_Required action_. Return all entries verbatim; skip any pictures.

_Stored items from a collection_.
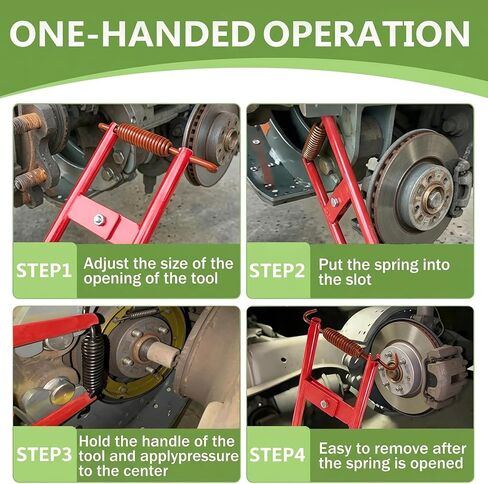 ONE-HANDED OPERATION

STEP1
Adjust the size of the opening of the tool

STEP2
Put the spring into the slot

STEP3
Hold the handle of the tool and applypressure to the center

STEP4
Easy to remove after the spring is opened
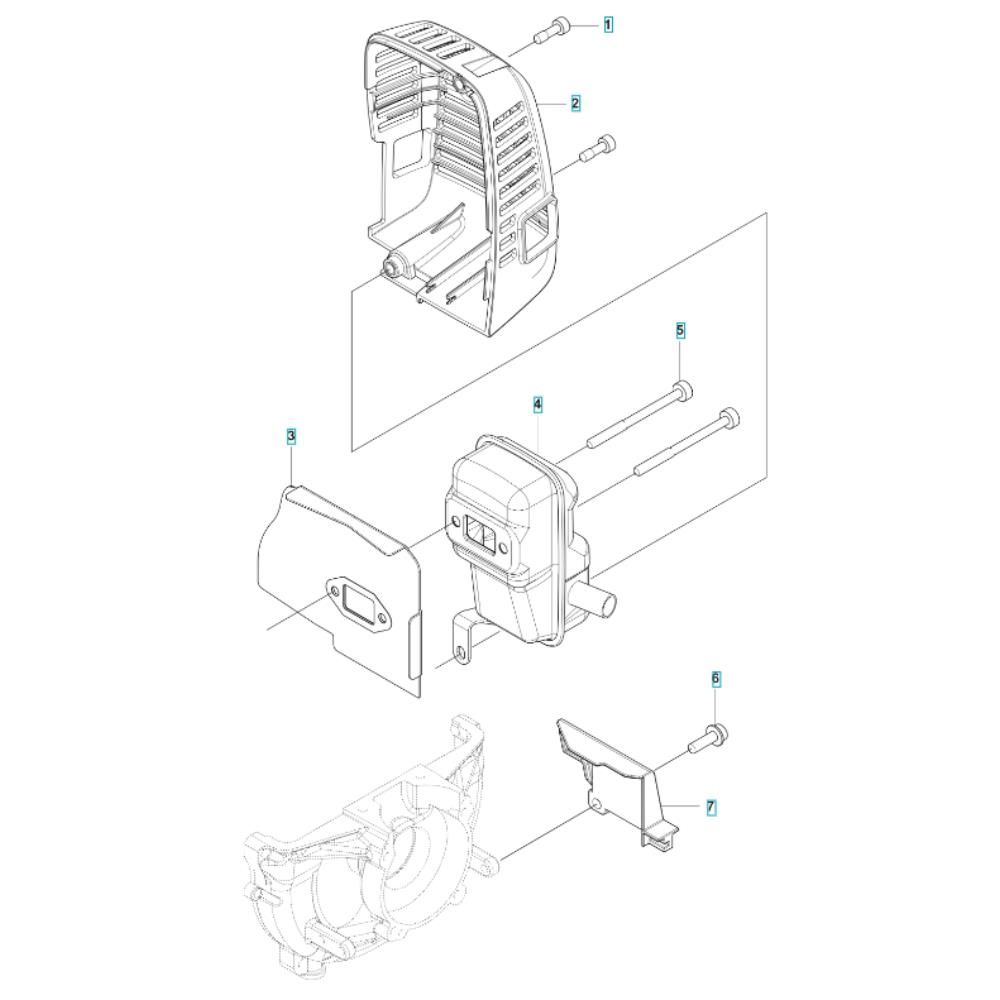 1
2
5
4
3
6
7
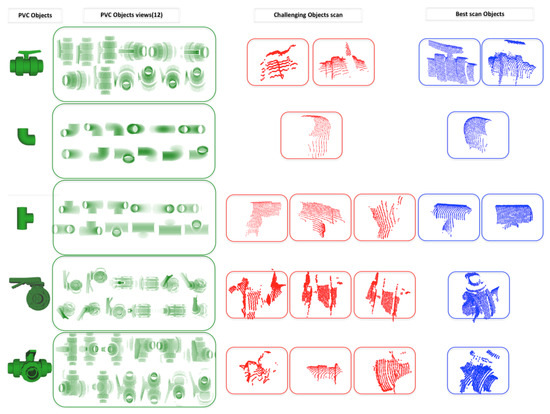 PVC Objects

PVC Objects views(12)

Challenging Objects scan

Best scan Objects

_Task answer_.
 ONE-HANDED OPERATION

STEP1
Adjust the size of the opening of the tool

STEP2
Put the spring into the slot

STEP3
Hold the handle of the tool and applypressure to the center

STEP4
Easy to remove after the spring is opened
 1
2
5
4
3
6
7
 PVC Objects

PVC Objects views(12)

Challenging Objects scan

Best scan Objects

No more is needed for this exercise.